An attorney, Sladon started with historic Calumet in April 1991 upon the urging of Central Kentucky horseman John T. Ward Jr. The latter became president after the resignation of J.T. Lundy, whose dealings propelled the farm into bankruptcy.

In his role of secretary/treasurer and chief spokesman, Sladon helped guide the farm through bankruptcy proceedings, the dispersal of most of its horses, and the farm's sale in early spring of 1992 to Henryk de Kwiatkowski.

"The most satisfying part of my job was the ending," said Sladon. "It was a triumphant moment to see the farm go with dignity. Mr. de Kwiatkowski was exactly what Calumet needed--someone with the means, the enthusiasm, and the romance."

De Kwiatkowski died in 2003. His family now runs the farm.

Sladon's honesty with the media during his time with Calumet was recognized in a big way. Sladon received the Ambassador of Racing Award from the Kentucky Thoroughbred Media in 1992.

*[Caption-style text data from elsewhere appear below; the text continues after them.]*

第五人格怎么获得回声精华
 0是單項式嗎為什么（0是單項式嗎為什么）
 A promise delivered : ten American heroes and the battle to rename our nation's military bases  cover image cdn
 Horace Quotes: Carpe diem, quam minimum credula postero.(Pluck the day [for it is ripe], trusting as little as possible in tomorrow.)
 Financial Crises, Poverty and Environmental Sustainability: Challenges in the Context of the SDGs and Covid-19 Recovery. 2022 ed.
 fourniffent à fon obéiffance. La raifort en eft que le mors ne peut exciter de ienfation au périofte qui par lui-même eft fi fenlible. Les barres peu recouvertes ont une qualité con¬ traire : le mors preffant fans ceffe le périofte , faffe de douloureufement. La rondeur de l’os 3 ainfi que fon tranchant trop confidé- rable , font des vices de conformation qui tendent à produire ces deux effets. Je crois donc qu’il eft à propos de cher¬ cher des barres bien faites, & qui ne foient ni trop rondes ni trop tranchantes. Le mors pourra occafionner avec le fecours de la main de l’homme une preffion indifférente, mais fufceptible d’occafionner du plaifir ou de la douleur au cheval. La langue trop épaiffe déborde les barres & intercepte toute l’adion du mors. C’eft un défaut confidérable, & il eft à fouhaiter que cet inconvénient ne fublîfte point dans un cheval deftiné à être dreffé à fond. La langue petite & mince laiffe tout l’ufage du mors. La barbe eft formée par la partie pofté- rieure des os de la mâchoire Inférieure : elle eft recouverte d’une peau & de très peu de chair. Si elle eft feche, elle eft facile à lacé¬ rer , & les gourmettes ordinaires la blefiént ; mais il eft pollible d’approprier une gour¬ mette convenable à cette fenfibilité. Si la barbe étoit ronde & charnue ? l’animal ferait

A New York native who moved to Florida as a teenager, Sladon relocated to Central Kentucky in 1984 from the Chicago area, where he headed his family's Chicago Rubber Co. He and his wife, Carol, operated Tantara Farm in Clark County, Ky., from 1984 to 2000.

Sladon, who served in the Air Force, returned to Florida in 2004 and was a lawyer in the Florida Department of Transportation. He left that job in the summer of 2007.

In addition to his wife, Sladon's survivors include five sons and daughters.